— START Excerpted text —
Soon you’ll reach the treeline and stroll along the ridge looking waaay down towards Falls Lake. While the summer trail goes all the way to the true summit, in winter it’s much safer to be content with the views from the sub-summit since there’s a steep gully between the two.

Avalanche Danger and Hazards: Be prepared to share the initial road section of the trail with snowmobiles. There is no significant avalanche danger on this trail, but once you reach the ridge stay away from edges, especially on the west side, as the steep slopes there can avalanche.  Check the avalanche forecast before you go. The trail can be hard to find, especially if it has snowed recently.

Trail Map/Guide: There’s trail info on the Coquihalla Summit Recreation Area website. There’s also a good write up on Vancouver Trails.

Permits/Fees: None.

Dogs: Allowed on leash.

Driving Directions: From Hope, it’s a 40 min drive on the Coquihalla. You will need winter tires or chains to drive the Coquihalla. Take exit 221 and follow the tunnel under the highway and turn left. You will immediately see a snowed-in road heading uphill. This is the trailhead. See this parking map for instructions on legal places to park.

Snowshoeing to Artist Point at Mount Baker, Washington

Snowshoeing at Artist Point. Photo Credit: “_DSC0496” by jyl4032 on Flickr. Used under CC BY-ND 2.0.
— END Excerpted text —
— START Entries —
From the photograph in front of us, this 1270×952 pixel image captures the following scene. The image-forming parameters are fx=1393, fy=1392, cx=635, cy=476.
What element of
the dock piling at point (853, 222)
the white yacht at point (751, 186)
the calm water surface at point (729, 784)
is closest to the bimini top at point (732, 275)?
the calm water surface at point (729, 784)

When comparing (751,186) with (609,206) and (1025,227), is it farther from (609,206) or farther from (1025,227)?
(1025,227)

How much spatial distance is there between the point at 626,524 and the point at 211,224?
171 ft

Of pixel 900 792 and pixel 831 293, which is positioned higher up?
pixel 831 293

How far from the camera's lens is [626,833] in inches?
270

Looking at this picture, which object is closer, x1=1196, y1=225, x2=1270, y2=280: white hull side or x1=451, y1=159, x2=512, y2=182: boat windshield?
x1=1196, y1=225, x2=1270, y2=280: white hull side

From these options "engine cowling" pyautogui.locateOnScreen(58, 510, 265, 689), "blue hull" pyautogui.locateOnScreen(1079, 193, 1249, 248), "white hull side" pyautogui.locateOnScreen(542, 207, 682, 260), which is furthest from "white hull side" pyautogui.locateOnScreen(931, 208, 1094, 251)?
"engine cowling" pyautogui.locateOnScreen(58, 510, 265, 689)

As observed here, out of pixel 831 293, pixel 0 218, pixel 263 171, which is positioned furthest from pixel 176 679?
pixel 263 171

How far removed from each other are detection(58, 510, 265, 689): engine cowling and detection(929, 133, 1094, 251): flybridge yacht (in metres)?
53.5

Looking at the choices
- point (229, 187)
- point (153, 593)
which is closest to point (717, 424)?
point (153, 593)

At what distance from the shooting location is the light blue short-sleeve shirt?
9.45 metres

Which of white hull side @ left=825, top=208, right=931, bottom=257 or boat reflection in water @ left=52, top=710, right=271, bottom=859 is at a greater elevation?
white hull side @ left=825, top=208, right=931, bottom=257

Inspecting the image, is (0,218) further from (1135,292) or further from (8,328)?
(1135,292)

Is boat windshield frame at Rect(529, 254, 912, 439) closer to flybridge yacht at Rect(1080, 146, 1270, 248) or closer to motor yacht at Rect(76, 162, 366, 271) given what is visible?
— END Entries —
Task list =>
A) According to the snowshoeing guide, which highway exit leads to the trailhead?
B) Please continue the snowshoeing guide from where it ends.

Task-by-task outputs =>
A) Exit 221

B)
Distance: 6.5km/4 miles return

Time Needed: 2.5-3.5 hours

Elevation Gain: 300m/1000 feet

Rating: Moderate

The Trail: If have a passport, Washington’s Mount Baker makes a great cross-border trip for Fraser Valley snowshoers. In the summer Artist Point is a gorgeous viewpoint that you can drive right up to. In the winter meters of snow blanket the region and you have to park further down and hike up… which means it’s way less busy… and possibly way more beautiful.

After a moderate 300m of elevation gain, you’ll be treated to great views of Mount Baker and Mount Shuksan wearing their winter coats – in fact the Washington Trails Association calls it one of best viewpoints in the state!

Avalanche Danger and Hazards: This route crosses avalanche terrain in several areas. Check the avalanche forecast for the West Slopes North region before you go and don’t go if the hazard is above low unless you have avalanche training. The route is not marked but it is a popular trail so there should be tracks to follow. The slope is mostly un-treed so bring a map and compass in case the clouds roll in and make navigation difficult.

Trail Map/Guide: There’s a great guide on the Washington Trails Association website.

Permits/Fees: None.

Dogs: Allowed on leash.

Getting There: From Abbotsford, drive 1.5 hours across the border to the Mount Baker Ski Area. Drive past the ski area to the very end of the plowed road. Don’t forget your passport for the border crossing and bring chains for your car. This is a very a high elevation mountain road. There is a designated and plowed parking area at the end of the road.

Snowshoeing at Manning Provincial Park

Snowshoeing towards Rainbow Bridge on Lightning Lake. Photo Credit: “Rainbow Bridge” by Erin on Flickr. Used under CC BY-NC-ND 2.0.

Distance: You can go out for as little as 1km or as much as 16km!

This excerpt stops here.